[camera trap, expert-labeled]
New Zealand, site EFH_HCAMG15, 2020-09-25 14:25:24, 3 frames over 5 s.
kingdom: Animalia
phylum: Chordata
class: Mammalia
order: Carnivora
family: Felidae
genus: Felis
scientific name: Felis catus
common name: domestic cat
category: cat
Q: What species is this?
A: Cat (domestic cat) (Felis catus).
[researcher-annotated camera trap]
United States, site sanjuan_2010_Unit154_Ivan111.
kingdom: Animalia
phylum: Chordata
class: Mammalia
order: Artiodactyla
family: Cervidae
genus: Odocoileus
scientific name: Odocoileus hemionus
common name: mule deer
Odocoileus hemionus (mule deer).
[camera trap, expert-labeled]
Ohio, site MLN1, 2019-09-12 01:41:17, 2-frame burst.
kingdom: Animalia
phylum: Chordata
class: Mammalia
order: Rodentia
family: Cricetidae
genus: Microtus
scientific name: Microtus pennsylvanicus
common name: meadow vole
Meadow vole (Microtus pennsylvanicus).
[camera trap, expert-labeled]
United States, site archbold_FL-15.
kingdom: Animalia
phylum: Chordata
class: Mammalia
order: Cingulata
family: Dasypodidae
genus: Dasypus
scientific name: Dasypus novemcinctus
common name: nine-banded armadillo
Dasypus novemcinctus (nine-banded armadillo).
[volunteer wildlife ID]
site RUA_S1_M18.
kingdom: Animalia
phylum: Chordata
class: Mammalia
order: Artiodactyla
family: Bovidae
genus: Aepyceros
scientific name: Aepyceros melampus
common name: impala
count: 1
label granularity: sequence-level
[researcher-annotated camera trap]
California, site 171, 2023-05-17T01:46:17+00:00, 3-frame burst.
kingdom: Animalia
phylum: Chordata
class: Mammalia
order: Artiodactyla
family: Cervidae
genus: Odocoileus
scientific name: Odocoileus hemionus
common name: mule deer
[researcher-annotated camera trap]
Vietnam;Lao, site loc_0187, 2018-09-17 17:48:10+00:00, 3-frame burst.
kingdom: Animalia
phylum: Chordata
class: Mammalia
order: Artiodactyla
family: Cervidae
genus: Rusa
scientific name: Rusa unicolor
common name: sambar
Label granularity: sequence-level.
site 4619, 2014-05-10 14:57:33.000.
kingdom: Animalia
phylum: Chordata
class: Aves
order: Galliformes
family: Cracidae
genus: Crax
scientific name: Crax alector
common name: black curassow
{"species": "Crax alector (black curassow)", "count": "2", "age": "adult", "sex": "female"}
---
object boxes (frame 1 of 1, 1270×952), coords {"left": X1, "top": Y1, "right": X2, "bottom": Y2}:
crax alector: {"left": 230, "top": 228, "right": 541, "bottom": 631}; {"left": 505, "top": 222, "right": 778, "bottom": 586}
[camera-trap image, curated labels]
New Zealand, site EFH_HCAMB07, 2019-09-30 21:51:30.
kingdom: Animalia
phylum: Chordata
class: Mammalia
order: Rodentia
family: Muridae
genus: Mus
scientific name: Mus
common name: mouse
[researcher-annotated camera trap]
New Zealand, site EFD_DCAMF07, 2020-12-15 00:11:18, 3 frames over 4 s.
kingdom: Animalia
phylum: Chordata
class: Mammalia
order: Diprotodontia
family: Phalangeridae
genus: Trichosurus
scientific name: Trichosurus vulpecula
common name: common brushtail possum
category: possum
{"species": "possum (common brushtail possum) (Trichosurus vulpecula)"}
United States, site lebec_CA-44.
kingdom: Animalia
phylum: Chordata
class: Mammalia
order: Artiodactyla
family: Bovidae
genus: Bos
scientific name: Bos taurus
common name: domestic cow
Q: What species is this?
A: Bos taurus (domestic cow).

····················

_TASK DETAILS_: Each entry above, in full, should be output exactly as it reads.

_ANSWER FOR THE TASK_:
[camera trap, expert-labeled]
New Zealand, site EFH_HCAMG15, 2020-09-25 14:25:24, 3 frames over 5 s.
kingdom: Animalia
phylum: Chordata
class: Mammalia
order: Carnivora
family: Felidae
genus: Felis
scientific name: Felis catus
common name: domestic cat
category: cat
Q: What species is this?
A: Cat (domestic cat) (Felis catus).
[researcher-annotated camera trap]
United States, site sanjuan_2010_Unit154_Ivan111.
kingdom: Animalia
phylum: Chordata
class: Mammalia
order: Artiodactyla
family: Cervidae
genus: Odocoileus
scientific name: Odocoileus hemionus
common name: mule deer
Odocoileus hemionus (mule deer).
[camera trap, expert-labeled]
Ohio, site MLN1, 2019-09-12 01:41:17, 2-frame burst.
kingdom: Animalia
phylum: Chordata
class: Mammalia
order: Rodentia
family: Cricetidae
genus: Microtus
scientific name: Microtus pennsylvanicus
common name: meadow vole
Meadow vole (Microtus pennsylvanicus).
[camera trap, expert-labeled]
United States, site archbold_FL-15.
kingdom: Animalia
phylum: Chordata
class: Mammalia
order: Cingulata
family: Dasypodidae
genus: Dasypus
scientific name: Dasypus novemcinctus
common name: nine-banded armadillo
Dasypus novemcinctus (nine-banded armadillo).
[volunteer wildlife ID]
site RUA_S1_M18.
kingdom: Animalia
phylum: Chordata
class: Mammalia
order: Artiodactyla
family: Bovidae
genus: Aepyceros
scientific name: Aepyceros melampus
common name: impala
count: 1
label granularity: sequence-level
[researcher-annotated camera trap]
California, site 171, 2023-05-17T01:46:17+00:00, 3-frame burst.
kingdom: Animalia
phylum: Chordata
class: Mammalia
order: Artiodactyla
family: Cervidae
genus: Odocoileus
scientific name: Odocoileus hemionus
common name: mule deer
[researcher-annotated camera trap]
Vietnam;Lao, site loc_0187, 2018-09-17 17:48:10+00:00, 3-frame burst.
kingdom: Animalia
phylum: Chordata
class: Mammalia
order: Artiodactyla
family: Cervidae
genus: Rusa
scientific name: Rusa unicolor
common name: sambar
Label granularity: sequence-level.
site 4619, 2014-05-10 14:57:33.000.
kingdom: Animalia
phylum: Chordata
class: Aves
order: Galliformes
family: Cracidae
genus: Crax
scientific name: Crax alector
common name: black curassow
{"species": "Crax alector (black curassow)", "count": "2", "age": "adult", "sex": "female"}
---
object boxes (frame 1 of 1, 1270×952), coords {"left": X1, "top": Y1, "right": X2, "bottom": Y2}:
crax alector: {"left": 230, "top": 228, "right": 541, "bottom": 631}; {"left": 505, "top": 222, "right": 778, "bottom": 586}
[camera-trap image, curated labels]
New Zealand, site EFH_HCAMB07, 2019-09-30 21:51:30.
kingdom: Animalia
phylum: Chordata
class: Mammalia
order: Rodentia
family: Muridae
genus: Mus
scientific name: Mus
common name: mouse
[researcher-annotated camera trap]
New Zealand, site EFD_DCAMF07, 2020-12-15 00:11:18, 3 frames over 4 s.
kingdom: Animalia
phylum: Chordata
class: Mammalia
order: Diprotodontia
family: Phalangeridae
genus: Trichosurus
scientific name: Trichosurus vulpecula
common name: common brushtail possum
category: possum
{"species": "possum (common brushtail possum) (Trichosurus vulpecula)"}
United States, site lebec_CA-44.
kingdom: Animalia
phylum: Chordata
class: Mammalia
order: Artiodactyla
family: Bovidae
genus: Bos
scientific name: Bos taurus
common name: domestic cow
Q: What species is this?
A: Bos taurus (domestic cow).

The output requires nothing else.